Detect pid reuse

Thu Jul 9 12:35:41 CEST 2020

Hi Dinislam,

How many processes are you spawning per second?
We (in our biggest production cluster) are spawning more than 10000
processes per second with very variable lifetime (from milliseconds to
hours) on the system running for more than a year and never faced a
problem with PID reuse (our logic also depends on PID uniqueness).
Erlang is trying quite hard to make PID unique (there is a very small
probability to hit PID reuse) - isn't it possible, that there is a
problem somewhere else?

If you need more uniqueness you can use e.g. "erlang:make_ref/1" (same
thing is used by "gen:call" to connect requests with responses) as
your suggested token - I am not aware about any other workaround.
You can also try experimenting with the size of the Erlang process
table- it can affect the probability of PID reuse.

Jan Chochol

On Thu, Jul 9, 2020 at 11:03 AM Dinislam Salikhov
<Dinislam.Salikhov@REDACTED> wrote:
>
> Unfortunately, registering a process with a name doesn't help much.
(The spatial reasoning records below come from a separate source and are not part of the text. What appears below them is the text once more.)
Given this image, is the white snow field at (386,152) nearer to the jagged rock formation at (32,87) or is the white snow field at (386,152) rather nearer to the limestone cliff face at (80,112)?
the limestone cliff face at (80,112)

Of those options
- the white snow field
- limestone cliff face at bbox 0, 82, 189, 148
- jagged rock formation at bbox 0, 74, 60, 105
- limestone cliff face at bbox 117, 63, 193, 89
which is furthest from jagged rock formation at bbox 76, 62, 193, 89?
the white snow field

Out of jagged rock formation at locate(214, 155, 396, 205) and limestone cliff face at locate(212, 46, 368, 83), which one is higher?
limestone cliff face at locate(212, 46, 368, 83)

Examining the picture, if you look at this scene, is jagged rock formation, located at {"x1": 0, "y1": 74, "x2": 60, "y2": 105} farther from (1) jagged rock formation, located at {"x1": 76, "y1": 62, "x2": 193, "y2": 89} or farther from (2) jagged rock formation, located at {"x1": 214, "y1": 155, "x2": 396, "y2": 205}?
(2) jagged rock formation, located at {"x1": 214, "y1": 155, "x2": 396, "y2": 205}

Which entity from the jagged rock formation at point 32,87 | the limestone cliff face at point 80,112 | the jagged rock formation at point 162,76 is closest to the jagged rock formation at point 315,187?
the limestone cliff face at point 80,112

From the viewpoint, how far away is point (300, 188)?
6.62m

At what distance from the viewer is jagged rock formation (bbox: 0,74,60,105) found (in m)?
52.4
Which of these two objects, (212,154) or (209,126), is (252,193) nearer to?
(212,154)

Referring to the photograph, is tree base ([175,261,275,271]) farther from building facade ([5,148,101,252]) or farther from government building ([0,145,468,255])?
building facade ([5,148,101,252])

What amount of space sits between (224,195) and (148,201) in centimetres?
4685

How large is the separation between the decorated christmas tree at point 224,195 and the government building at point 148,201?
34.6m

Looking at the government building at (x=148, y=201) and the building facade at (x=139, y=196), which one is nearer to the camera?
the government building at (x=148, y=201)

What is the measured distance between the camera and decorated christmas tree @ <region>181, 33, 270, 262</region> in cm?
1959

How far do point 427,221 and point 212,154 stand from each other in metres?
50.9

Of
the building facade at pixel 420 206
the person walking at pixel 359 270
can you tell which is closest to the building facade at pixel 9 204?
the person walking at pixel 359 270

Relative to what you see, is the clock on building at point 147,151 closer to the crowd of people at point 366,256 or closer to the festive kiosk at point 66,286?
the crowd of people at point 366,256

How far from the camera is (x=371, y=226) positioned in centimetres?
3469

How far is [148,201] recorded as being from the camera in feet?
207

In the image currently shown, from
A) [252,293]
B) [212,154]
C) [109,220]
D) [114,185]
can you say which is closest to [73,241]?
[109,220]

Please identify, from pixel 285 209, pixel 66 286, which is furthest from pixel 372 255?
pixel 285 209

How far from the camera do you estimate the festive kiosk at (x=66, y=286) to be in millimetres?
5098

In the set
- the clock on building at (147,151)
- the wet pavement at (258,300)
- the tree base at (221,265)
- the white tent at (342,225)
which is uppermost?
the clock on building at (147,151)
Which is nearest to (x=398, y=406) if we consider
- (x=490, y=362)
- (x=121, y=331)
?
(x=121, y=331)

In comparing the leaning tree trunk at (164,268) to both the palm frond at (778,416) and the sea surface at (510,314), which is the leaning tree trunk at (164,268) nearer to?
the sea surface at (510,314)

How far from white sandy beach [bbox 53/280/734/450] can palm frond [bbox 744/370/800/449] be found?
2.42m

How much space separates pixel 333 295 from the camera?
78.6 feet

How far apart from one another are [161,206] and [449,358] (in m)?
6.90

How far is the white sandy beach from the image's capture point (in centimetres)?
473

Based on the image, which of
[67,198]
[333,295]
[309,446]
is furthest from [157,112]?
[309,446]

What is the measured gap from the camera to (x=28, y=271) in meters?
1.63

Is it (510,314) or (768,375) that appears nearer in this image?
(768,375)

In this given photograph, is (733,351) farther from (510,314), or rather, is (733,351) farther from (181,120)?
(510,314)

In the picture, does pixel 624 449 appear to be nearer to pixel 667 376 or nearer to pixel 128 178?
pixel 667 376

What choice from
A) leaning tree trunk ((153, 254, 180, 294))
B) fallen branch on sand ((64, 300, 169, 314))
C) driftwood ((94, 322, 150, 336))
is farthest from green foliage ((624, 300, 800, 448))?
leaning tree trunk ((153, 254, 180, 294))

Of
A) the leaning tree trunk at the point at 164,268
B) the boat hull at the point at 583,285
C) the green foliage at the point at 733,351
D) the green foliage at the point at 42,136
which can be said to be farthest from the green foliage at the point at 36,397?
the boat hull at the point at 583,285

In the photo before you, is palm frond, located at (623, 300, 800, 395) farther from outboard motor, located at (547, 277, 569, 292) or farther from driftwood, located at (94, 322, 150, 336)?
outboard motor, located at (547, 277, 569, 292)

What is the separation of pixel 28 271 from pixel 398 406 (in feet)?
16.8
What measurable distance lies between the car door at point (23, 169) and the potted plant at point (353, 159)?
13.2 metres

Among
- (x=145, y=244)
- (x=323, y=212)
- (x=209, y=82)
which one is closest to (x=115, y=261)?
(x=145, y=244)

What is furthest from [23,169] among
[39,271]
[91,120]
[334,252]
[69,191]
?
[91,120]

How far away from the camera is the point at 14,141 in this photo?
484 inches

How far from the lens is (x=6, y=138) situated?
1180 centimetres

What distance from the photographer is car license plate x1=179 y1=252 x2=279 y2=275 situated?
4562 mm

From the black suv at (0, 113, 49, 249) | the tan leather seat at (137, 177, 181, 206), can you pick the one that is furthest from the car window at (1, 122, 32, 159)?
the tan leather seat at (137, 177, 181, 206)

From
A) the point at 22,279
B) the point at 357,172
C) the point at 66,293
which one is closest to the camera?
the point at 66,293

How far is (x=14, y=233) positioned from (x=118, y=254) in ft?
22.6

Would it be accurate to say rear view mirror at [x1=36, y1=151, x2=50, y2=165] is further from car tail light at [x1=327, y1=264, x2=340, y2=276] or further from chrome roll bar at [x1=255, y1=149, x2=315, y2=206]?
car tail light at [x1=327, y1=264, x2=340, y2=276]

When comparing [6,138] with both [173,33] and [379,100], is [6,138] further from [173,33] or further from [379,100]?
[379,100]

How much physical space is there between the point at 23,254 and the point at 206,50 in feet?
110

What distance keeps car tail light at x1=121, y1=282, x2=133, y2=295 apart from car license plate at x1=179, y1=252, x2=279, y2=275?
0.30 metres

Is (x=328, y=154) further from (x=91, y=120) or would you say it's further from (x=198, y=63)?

It reduces a time window where the race may occur though.
> For instance, when gen_server:call/3 is invoked, the library code calls whereis(Name) to get the pid and then sends it a message {'$gen_call,...}. So between erlang:whereis/1 and erlang:send/2, the pid may be reused (actually, it is between erlang:whereis/1 and erlang:monitor/2 followed by erlang:send/2, so we will monitor the wrong process).
> See lib/stdlib/src/gen.erl which is used by lib/stdlib/src/gen_server.erl
>
> > If you have multiple connections to any given db (a pool of pools, if
> you will), using a process group module like pg makes this easy.
>
> Never used it before. I'll have a look. Thanks for the reference.
>
> Dinislam Salikhov
> ________________________________________
> From: Aaron Seigo <aseigo@REDACTED>
> Sent: Thursday, July 9, 2020 10:26 AM
> To: Dinislam Salikhov
> Cc: erlang-questions@REDACTED
> Subject: Re: Detect pid reuse
>
> On 2020-07-06 14:09, Dinislam Salikhov wrote:
> > If I want to send a command to the database, I search for the pid of
> > the corresponding connection (in supervisor's children list). And
>
> Perhaps register the processes with a name so that instead of searching
> for a literal pid, which may indeed change and requires more bookkeeping
> in your application code, you lookup the relevant connect by a name in a
> process registry. Should the old connection go away, the new one takes
> over the same name.
>
> If you have multiple connections to any given db (a pool of pools, if
> you will), using a process group module like pg makes this easy.
>
> Even then, you'll obviously need to handle the failure case of the
> process exiting between the message being sent and the response being
> received, but at least the lookup will be consistent.
>
> --
> Aaron Seigo